Karena rindu itu, dia nyaris terbangun setiap malam dalam jerit kehilangan. Napas tersengal hebat, keringat dingin bercucuran, dan air mata … berlinang.
Jika untuk tidur saja harus menggunakan bantuan alkohol, maka mimpi buruk yang biasa didapat menjelang matahari terbit membuatnya kembali terjaga dan tak lagi bisa tertidur.
Untuk menutupi lingkaran hitam di sekitar matanya, Carleon terpaksa menggunakan kacamata tanpa ukuran. Tak ingin ada yang menanyakan kenapa ia terlihat seperti orang yang terus menerus memiliki masalah insomnia.
Apalagi, saat ini perusahaan Energica Technology yang ada dalam pimpinannya sedang mengalami masa-masa terburuk akibat korupsi yang merajalela, serta drama penuntutan ini dan itu.
Ia harus terlihat fit dan berkapabilitas untuk menyelesaikan semua masalah yang terjadi. Jangan sampai wajah lelahnya terlihat dan menjadi pertanyaan bagi banyak pihak.

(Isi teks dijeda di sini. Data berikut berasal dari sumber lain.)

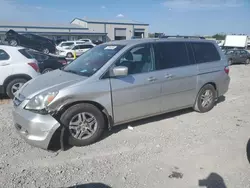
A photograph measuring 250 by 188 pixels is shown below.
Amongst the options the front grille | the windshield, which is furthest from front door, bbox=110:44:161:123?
the front grille

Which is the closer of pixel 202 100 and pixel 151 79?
pixel 151 79

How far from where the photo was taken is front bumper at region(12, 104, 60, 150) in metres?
3.34

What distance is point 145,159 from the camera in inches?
134

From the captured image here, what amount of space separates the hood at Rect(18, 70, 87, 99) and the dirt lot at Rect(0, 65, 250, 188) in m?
0.92

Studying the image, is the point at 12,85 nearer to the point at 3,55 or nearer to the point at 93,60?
the point at 3,55

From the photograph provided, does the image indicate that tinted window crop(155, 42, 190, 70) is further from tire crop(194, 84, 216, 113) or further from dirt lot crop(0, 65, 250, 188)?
dirt lot crop(0, 65, 250, 188)

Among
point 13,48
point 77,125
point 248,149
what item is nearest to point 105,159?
point 77,125

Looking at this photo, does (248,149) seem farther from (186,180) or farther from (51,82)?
(51,82)

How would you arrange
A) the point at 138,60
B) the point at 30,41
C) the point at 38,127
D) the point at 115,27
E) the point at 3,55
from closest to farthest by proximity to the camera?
the point at 38,127
the point at 138,60
the point at 3,55
the point at 30,41
the point at 115,27

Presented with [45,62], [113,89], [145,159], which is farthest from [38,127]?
[45,62]

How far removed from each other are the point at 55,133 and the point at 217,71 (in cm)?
395

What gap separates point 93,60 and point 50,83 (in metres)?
0.94

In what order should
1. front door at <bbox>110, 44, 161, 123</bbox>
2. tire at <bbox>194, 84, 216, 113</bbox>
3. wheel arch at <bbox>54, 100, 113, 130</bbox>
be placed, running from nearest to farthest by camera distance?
wheel arch at <bbox>54, 100, 113, 130</bbox>, front door at <bbox>110, 44, 161, 123</bbox>, tire at <bbox>194, 84, 216, 113</bbox>

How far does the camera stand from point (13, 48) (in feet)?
21.4
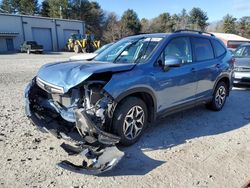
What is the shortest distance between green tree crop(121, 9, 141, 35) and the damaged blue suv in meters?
56.8

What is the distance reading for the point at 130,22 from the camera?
6225 centimetres

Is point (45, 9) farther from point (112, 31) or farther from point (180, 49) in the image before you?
point (180, 49)

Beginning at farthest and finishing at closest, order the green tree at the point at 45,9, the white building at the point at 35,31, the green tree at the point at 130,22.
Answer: the green tree at the point at 130,22, the green tree at the point at 45,9, the white building at the point at 35,31

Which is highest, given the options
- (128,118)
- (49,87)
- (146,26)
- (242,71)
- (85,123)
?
(146,26)

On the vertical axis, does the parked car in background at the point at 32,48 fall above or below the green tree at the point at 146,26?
below

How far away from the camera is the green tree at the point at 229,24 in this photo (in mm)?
71188

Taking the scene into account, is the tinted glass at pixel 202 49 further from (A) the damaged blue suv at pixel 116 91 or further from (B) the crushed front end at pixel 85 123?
(B) the crushed front end at pixel 85 123

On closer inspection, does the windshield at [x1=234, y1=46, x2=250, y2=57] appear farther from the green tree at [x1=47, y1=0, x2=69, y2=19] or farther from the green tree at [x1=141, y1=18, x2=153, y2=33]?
the green tree at [x1=141, y1=18, x2=153, y2=33]

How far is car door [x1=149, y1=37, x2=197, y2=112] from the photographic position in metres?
4.68

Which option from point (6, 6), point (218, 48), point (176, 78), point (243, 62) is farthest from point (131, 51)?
point (6, 6)

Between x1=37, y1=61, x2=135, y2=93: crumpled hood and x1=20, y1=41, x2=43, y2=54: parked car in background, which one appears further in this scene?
x1=20, y1=41, x2=43, y2=54: parked car in background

“Aku harus bersahabat dengan kamu dan sahabat-sahabatmu supaya bisa tidur nyenyak,” tawa Carleon miris memandangi botol Bacardi di tangan kirinya. “Kamu, JD, Whiskey, Tequilla, apa lagi? Apa ada yang belum kusebut?” gelaknya jelas sudah mulai mabuk.
Iya, sejak empat tahun lalu Tuan Muda Mancini ini harus berjibaku dengan minuman keras agar bisa tidur nyenyak. Menolak bantuan medis apa pun karena tahu tak ada bantuan seprofesional apa pun yang bisa menyembuhkan luka hati.

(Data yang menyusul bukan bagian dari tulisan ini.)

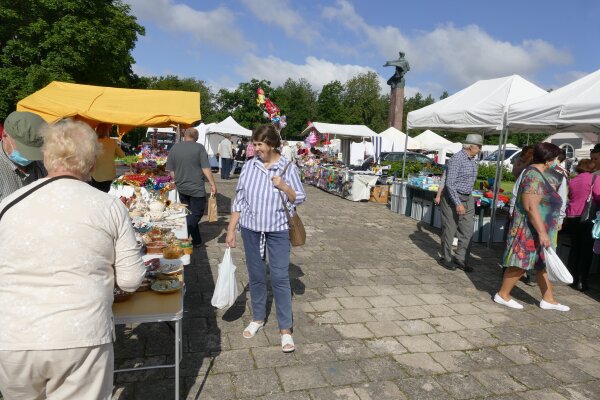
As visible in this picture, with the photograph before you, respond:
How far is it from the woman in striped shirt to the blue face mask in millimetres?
1377

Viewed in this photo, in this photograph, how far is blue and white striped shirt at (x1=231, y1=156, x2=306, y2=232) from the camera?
3.02 m

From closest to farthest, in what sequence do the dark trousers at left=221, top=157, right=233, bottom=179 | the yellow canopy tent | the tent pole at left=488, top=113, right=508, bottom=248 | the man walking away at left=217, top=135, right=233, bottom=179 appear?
the yellow canopy tent
the tent pole at left=488, top=113, right=508, bottom=248
the man walking away at left=217, top=135, right=233, bottom=179
the dark trousers at left=221, top=157, right=233, bottom=179

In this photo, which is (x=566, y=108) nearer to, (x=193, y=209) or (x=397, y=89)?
(x=193, y=209)

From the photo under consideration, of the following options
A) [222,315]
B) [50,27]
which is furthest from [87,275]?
[50,27]

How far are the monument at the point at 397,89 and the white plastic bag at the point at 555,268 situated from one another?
20327mm

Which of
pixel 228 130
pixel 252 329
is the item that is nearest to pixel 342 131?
pixel 228 130

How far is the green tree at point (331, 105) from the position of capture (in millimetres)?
48531

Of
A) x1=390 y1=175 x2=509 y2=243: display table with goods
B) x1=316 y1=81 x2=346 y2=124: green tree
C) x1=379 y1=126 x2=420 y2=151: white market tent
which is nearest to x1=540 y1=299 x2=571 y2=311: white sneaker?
x1=390 y1=175 x2=509 y2=243: display table with goods

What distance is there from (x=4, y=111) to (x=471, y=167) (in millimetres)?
21921

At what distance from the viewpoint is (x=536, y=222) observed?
383cm

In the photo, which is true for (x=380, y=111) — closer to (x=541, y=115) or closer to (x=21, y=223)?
(x=541, y=115)

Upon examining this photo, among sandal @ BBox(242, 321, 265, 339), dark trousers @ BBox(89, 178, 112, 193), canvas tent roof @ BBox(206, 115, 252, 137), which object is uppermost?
canvas tent roof @ BBox(206, 115, 252, 137)

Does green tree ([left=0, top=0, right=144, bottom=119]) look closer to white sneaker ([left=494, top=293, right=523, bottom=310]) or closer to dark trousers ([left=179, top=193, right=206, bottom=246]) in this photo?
dark trousers ([left=179, top=193, right=206, bottom=246])

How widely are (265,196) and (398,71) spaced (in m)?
23.4
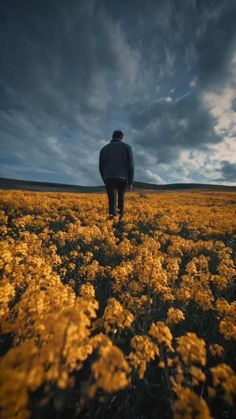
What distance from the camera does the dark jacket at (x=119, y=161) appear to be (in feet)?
28.8

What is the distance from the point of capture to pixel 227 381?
200 centimetres

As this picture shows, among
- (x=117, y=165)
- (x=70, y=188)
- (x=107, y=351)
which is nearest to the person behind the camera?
(x=107, y=351)

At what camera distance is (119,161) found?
8.80 metres

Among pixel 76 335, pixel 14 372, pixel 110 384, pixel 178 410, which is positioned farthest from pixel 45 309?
pixel 178 410

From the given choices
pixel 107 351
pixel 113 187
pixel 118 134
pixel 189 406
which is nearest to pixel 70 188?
pixel 118 134

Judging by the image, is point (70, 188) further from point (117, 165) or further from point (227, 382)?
point (227, 382)

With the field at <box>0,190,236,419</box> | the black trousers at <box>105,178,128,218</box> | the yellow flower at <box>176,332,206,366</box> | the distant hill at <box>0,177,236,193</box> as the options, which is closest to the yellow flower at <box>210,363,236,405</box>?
the field at <box>0,190,236,419</box>

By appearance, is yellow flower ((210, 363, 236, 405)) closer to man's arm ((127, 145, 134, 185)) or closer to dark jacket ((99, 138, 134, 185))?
dark jacket ((99, 138, 134, 185))

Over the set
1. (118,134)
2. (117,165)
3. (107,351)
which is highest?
(118,134)

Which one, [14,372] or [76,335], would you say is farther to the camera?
[76,335]

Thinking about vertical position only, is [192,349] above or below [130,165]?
below

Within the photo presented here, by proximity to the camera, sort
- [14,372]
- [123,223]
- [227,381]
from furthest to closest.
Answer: [123,223]
[227,381]
[14,372]

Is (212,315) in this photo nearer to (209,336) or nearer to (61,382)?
(209,336)

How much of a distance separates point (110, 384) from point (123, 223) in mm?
8477
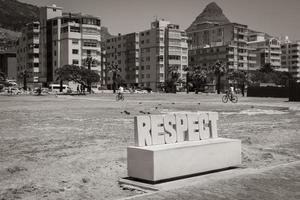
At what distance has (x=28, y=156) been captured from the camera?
12.0m

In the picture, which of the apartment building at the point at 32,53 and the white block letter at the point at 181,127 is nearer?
the white block letter at the point at 181,127

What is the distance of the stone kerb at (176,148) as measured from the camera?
8.60m

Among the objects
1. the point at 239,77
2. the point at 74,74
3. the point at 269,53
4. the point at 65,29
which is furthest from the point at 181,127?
the point at 269,53

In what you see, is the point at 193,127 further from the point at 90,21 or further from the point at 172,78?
the point at 172,78

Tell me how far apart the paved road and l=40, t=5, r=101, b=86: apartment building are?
426 ft

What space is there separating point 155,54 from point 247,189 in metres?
153

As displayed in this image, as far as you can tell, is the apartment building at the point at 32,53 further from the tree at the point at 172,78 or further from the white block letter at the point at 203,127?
the white block letter at the point at 203,127

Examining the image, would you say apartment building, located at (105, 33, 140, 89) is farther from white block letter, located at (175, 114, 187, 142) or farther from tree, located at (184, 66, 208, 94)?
white block letter, located at (175, 114, 187, 142)

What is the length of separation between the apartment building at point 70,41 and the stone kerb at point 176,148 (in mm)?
128604

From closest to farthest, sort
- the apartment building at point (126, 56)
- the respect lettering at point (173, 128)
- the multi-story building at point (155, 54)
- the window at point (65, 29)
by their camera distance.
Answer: the respect lettering at point (173, 128), the window at point (65, 29), the multi-story building at point (155, 54), the apartment building at point (126, 56)

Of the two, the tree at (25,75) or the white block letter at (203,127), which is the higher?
the tree at (25,75)

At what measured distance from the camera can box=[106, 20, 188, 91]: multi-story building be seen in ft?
521

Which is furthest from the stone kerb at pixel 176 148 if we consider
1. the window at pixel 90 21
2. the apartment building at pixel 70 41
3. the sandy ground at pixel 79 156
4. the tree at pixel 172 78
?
the window at pixel 90 21

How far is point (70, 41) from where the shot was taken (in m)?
141
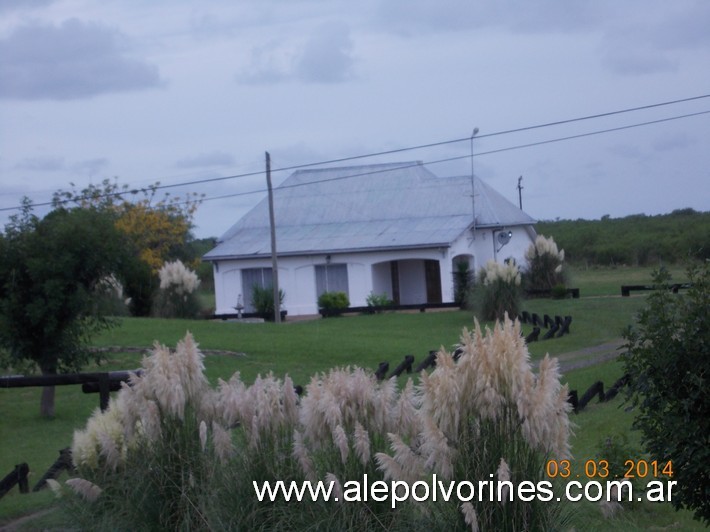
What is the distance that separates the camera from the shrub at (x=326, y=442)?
5.49 metres

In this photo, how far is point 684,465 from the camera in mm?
6094

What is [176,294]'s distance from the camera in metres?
38.5

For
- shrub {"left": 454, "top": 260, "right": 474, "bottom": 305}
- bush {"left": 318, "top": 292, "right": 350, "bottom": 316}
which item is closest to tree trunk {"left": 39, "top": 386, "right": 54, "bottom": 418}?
bush {"left": 318, "top": 292, "right": 350, "bottom": 316}

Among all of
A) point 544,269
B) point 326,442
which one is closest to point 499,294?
point 544,269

Sampai kapan pun luka itu akan terus terbuka menganga … berdarah.
Wajah tampannya menengadah ke udara. Ia lukis paras manis sang mendiang istri di antara bintang terang. Senyum indah, mata lebar berbinar, rambut hitam panjang nan harum, lalu ia dendangkan tawa renyah seorang Miley Cang di angan khayal.

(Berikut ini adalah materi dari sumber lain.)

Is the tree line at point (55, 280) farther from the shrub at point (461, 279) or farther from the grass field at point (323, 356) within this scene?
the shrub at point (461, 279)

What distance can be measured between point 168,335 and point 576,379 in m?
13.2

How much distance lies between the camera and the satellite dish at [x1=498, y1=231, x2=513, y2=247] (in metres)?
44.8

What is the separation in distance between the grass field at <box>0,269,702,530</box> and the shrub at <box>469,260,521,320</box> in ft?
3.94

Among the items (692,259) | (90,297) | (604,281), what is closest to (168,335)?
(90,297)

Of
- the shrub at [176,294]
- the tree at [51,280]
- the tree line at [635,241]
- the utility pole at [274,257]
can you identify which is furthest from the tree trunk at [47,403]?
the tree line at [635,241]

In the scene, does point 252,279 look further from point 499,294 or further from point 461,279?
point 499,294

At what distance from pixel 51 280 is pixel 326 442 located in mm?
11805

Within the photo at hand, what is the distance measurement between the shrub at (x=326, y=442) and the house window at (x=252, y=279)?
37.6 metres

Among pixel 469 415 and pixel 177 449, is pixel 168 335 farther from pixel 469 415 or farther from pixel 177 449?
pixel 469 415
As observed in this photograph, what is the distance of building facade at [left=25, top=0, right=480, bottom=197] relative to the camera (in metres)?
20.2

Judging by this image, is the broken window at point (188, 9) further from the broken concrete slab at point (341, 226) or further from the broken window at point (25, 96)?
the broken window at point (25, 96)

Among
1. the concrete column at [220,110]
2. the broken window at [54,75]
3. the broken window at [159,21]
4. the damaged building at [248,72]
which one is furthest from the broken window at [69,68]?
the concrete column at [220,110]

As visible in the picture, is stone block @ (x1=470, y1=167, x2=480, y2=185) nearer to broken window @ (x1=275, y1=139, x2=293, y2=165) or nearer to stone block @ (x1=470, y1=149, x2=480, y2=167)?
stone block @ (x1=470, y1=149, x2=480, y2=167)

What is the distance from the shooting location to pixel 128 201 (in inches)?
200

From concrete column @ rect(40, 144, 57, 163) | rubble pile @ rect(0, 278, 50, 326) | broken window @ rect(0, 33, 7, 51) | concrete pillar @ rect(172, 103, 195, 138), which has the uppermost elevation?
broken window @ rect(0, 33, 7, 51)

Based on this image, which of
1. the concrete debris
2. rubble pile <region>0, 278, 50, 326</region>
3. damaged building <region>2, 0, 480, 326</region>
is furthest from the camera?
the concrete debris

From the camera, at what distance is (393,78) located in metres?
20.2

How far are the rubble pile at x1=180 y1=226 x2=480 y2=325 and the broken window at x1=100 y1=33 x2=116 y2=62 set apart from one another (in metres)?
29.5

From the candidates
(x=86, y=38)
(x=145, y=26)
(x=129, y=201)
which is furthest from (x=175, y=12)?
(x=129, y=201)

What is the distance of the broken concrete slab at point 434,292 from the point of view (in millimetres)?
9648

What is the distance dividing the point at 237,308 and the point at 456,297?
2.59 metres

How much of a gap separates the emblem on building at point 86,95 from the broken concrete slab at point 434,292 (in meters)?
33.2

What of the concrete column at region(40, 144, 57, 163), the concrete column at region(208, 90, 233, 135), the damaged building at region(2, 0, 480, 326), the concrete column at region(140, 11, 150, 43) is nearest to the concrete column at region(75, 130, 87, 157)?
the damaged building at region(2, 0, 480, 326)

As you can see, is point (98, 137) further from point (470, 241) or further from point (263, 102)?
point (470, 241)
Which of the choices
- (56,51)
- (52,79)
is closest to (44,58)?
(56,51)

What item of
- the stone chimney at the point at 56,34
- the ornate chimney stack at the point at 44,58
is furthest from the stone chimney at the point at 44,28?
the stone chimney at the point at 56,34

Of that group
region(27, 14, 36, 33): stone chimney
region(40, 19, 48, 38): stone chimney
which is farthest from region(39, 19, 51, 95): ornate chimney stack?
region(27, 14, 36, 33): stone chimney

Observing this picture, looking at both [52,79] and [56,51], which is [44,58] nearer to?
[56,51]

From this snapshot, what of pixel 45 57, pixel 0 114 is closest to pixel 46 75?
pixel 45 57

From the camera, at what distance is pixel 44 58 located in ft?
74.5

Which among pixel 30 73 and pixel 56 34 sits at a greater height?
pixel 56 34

Sesak kembali merajai dan kian menggulungnya dalam badai kepedihan setelah ia melihat sosok molek itu bermain di antara awan perak bersiram sinar bulan.
“Aku lelah terus berada di perasaan ini, tertekan oleh kenyataan bahwa aku tak mampu menyelamatkanmu.”
Tawa sedihnya kembali terlontar, terlalu pilu. Menyakitkan bagi siapa saja yang mendengarnya. “Kalau memang kamu harus pergi, kenapa semesta tidak membuat kenanganmu hilang dari batinku?”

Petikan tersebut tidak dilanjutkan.